I’ve come to the well-thought-out conclusion that toddlers (well, ours anyway) love routine.
Kids like to eat at just about the same times each day. And they like to be fed the same lineup of foods in the same (or at least a very similar) dish. They like to sleep in their familiar beds in their familiar spots. They like to go to the same parks to play the same games with the same toys they’ve played with each and every day before.
A novel toy or activity or food (read: “treat”) is gleefully received. But if you try adding too much newness at once, it can really upset their little worlds. Toddlers don’t thrive on uncertainty. Too much of the unfamiliar can bring out the whiner and cling-on in even the best kiddo.

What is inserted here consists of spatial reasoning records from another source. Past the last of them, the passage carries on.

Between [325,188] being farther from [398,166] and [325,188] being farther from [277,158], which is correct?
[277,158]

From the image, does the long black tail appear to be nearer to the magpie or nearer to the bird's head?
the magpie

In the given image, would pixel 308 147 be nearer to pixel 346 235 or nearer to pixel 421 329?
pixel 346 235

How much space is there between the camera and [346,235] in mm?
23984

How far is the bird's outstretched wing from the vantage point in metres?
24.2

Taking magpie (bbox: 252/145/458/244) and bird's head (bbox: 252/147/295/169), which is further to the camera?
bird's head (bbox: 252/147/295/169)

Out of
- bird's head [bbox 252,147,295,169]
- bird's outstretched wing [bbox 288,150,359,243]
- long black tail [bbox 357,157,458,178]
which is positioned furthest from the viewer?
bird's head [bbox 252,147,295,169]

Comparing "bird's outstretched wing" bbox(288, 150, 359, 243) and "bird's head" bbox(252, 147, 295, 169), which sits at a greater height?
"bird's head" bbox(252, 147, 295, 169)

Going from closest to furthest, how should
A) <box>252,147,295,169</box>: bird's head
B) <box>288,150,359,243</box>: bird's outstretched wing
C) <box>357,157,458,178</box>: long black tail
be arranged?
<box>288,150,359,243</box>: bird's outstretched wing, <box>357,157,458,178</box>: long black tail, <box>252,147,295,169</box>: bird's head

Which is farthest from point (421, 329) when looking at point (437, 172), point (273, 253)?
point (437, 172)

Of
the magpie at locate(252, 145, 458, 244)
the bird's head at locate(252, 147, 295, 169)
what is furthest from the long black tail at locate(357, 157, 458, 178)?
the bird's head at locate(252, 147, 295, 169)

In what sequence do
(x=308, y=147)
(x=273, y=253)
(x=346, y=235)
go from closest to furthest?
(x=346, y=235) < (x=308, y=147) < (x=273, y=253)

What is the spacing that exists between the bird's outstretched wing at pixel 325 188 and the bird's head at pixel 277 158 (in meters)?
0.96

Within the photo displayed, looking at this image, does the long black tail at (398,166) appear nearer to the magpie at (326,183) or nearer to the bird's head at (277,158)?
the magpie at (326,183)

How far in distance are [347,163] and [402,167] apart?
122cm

We know this all too well most recently in the case of our kiddos. We not too long ago threw a major monkey wrench into our lives and the lives of our little ones. Just when we thought we had our day-to-day routine packed to the gills, we decided it was time for a move. As stressful as a move can be, we self-professing adults do our best to cram all the move-related details and logistics into the mix right along with everything else. In the role of parent/adult, we know that, for a while, things will be even wilder than usual, but (God willing) things will calm down in the not-too-distant future.
Toddlers, not so much. They just know things are different. They don’t know how long things will be different or if things will ever not be different. Different house, different neighborhood, different pre-school, different friends. In the midst of the upheaval, our kiddos have clung to the comfort of the little things that haven’t changed—for Davis, 4, and Hudson, 2, the same Richard Scarry stories, “Cars” (the movie) vehicles strewn across the floor, and the silky trim of their respective “Blankies” (their favorite lovies) in those dark and quiet bedtime hours; for Ella Marie, 1, the familiar faces and voices of her parents and brothers, and, of course, the oral fixation embodied in her left thumb.

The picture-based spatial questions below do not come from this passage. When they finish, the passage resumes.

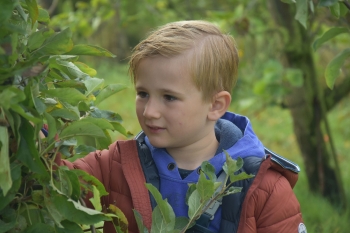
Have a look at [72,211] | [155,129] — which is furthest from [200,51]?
[72,211]

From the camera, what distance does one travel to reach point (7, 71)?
4.62 feet

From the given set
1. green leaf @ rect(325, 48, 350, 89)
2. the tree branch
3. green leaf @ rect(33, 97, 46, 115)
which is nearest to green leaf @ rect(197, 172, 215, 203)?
green leaf @ rect(33, 97, 46, 115)

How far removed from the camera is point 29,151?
1.49 m

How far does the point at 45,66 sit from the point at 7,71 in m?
0.09

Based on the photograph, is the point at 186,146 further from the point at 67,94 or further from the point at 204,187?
the point at 67,94

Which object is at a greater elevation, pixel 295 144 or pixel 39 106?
pixel 39 106

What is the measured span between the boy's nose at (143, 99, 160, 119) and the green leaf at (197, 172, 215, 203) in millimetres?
443

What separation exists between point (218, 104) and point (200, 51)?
234 millimetres

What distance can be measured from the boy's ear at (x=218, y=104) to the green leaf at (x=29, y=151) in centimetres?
94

There is a positive flipside to not having any true perspective as to degree of upheaval while also possessing an innate longing for routine and familiarity. Toddlers adapt very well. They know not the duration or extent of transition. And so they go with it as best they can, making the best of their present situation, adjusting and exhibiting quite remarkable resiliency.
Much to our relief and delight, we have seen our brood cope and adapt, looking for new patterns and consistencies. Ours may be a transition, but theirs is a more complete transformation. What was initially “different” has become “new”–new house, new neighborhood, new parks and playgrounds, new pre-school, new friends. And the new is already morphing into the routine once again.